M. [B] [K], non comparant, n’a par définition pas contesté le montant sollicité par la demanderesse.
En conséquence, il convient de condamner M. [B] [K] à payer à la banque la somme de 29.124,60 euros au titre des sommes restant dues, avec intérêts au taux contractuel de 5,81% l’an à compter du 12 décembre 2024, outre une indemnité contractuelle de 1.966,39 euros, avec intérêts au taux légal à compter du présent jugement.
Sur l’article 700 du code de procédure civile et les dépens
Conformément à l’article 696 du code de procédure civile, M. [B] [K], qui succombe, sera condamné aux dépens de l’instance.
En application de l’article 700 du code de procédure civile, dans toutes les instances le juge condamne la partie tenue aux dépens ou la partie perdante à payer à l’autre partie la somme qu’il détermine au titre des frais exposés et non compris dans les dépens. Le juge tient compte de l’équité ou de la situation économique de la partie condamnée.

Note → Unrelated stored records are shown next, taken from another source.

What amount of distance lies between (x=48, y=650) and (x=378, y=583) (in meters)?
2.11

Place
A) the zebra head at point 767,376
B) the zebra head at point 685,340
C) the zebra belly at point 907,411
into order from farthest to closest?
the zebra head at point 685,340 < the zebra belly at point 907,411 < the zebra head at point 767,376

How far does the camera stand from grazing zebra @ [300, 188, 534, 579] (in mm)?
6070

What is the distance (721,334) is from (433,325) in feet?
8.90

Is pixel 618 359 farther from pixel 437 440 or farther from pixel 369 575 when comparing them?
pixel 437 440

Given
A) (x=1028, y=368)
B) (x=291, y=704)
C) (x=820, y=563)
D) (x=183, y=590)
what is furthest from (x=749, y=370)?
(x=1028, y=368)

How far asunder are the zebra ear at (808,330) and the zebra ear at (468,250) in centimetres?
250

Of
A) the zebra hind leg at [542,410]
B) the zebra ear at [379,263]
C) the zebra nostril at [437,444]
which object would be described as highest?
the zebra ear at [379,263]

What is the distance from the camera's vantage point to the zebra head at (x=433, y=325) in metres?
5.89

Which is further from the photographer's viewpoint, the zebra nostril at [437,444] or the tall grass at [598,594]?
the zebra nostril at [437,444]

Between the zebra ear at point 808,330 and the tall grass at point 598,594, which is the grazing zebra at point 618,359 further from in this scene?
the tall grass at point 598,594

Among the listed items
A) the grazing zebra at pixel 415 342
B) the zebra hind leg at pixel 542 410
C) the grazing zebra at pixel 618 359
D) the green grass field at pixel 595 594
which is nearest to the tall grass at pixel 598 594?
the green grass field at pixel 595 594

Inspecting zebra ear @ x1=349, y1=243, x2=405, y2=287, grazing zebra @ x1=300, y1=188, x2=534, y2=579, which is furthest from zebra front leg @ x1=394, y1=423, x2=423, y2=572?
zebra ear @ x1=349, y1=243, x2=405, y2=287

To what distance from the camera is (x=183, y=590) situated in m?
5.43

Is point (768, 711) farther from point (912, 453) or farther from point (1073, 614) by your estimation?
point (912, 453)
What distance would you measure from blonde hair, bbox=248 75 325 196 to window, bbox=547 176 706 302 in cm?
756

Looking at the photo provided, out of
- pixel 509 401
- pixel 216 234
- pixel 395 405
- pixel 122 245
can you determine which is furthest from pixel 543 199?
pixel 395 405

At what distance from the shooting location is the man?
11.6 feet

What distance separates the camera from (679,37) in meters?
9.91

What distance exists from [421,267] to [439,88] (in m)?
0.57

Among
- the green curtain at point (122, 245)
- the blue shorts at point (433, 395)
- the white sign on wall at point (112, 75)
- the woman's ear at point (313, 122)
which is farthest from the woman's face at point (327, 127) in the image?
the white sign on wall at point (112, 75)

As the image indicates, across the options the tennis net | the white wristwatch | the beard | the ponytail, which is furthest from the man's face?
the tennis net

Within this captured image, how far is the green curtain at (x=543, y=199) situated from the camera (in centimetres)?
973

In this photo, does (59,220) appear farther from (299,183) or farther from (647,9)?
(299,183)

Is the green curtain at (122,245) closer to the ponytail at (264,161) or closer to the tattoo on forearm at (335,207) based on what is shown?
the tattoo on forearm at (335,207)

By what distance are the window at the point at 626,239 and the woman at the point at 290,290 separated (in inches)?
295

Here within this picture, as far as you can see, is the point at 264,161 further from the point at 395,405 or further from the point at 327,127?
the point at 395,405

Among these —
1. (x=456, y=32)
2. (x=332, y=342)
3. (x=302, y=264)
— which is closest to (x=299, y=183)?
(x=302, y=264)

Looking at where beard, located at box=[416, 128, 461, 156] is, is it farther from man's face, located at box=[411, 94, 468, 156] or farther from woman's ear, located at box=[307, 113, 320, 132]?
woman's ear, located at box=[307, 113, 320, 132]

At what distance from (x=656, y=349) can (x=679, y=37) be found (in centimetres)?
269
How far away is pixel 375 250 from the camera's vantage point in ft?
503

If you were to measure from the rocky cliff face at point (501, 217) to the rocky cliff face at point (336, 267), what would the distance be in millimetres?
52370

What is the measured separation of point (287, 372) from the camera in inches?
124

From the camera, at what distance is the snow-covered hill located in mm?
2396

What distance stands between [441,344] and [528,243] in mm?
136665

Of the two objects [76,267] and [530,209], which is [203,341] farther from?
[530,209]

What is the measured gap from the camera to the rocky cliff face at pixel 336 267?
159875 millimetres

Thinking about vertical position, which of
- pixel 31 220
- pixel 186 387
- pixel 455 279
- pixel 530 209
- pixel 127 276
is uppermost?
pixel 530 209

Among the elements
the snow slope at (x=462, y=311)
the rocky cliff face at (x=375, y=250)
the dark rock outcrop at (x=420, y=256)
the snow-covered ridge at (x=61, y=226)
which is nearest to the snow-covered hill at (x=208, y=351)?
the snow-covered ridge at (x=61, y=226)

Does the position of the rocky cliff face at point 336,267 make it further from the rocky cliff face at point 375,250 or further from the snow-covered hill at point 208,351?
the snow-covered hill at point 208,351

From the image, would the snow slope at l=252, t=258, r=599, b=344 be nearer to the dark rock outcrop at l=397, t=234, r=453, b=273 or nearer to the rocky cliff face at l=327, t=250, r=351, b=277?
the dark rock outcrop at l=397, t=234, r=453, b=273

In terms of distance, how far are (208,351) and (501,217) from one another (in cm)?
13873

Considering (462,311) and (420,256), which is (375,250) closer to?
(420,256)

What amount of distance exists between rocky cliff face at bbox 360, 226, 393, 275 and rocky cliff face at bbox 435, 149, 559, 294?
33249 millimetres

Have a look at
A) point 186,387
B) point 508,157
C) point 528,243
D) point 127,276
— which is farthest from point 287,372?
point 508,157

Il peut même d’office, pour des raisons tirées des mêmes considérations, dire qu’il n’y a lieu à condamnation.
En l’espèce, M. [B] [K], partie perdante, sera condamné à verser à la SA Caisse d’épargne et de prévoyance grand est europe la somme de 300 euros au titre de l’article 700 du code de procédure civile.
Sur l’exécution provisoire
Selon l’article 514 du code de procédure civile, les décisions de première instance sont de droit exécutoires à titre provisoire à moins que la loi ou la décision rendue n’en dispose autrement.
En l’espèce, aucun élément ne s’y opposant, il sera rappelé que la présente décision est exécutoire de plein droit à titre provisoire.
PAR CES MOTIFS
Le Juge des contentieux de la protection, statuant en audience publique, par jugement réputé contradictoire, rendu en premier ressort par mise à disposition au greffe le jour de son délibéré,
DÉCLARE recevable la demande en paiement formée par la SA Caisse d’épargne et de prévoyance grand est europe au titre du contrat de crédit souscrit par M. [X] [J] [B] [K] le 3 août 2023 ;
CONSTATE la déchéance du terme du contrat de crédit souscrit par M. [X] [J] [B] [K] le 3 août 2023 ;
CONDAMNE en conséquence M. [X] [J] [B] [K] à payer à la SA Caisse d’épargne et de prévoyance grand est europe la somme la somme de 29.124,60 euros, avec intérêts au taux contractuel de 5,81% l’an à compter du 12 décembre 2024, outre une indemnité contractuelle de 1.966,39 euros, avec intérêts au taux légal à compter du présent jugement ;
DIT que cette somme ne produira pas d’intérêt, même au taux légal ;
REJETTE la demande en paiement de la SA Caisse d’épargne et de prévoyance grand est europe au titre de l’indemnité contractuelle ;
DÉBOUTE la SA Caisse d’épargne et de prévoyance grand est europe de sa demande de dommages-intérêts pour résistance abusive ;
CONDAMNE M. [X] [J] [B] [K] aux dépens de l’instance ;
CONDAMNE M. [X] [J] [B] [K] à payer à la SA Caisse d’épargne et de prévoyance grand est europe la somme de 300 euros au titre de l’article 700 du Code de procédure civile ;
DÉBOUTE la SA Caisse d’épargne et de prévoyance grand est europe de ses demandes plus amples ou contraires ;
RAPPELLE que l’exécution provisoire de la présente décision est de droit.
Ainsi jugé à [Localité 10] et mis à la disposition des parties par le greffe de la juridiction le 18 décembre 2025.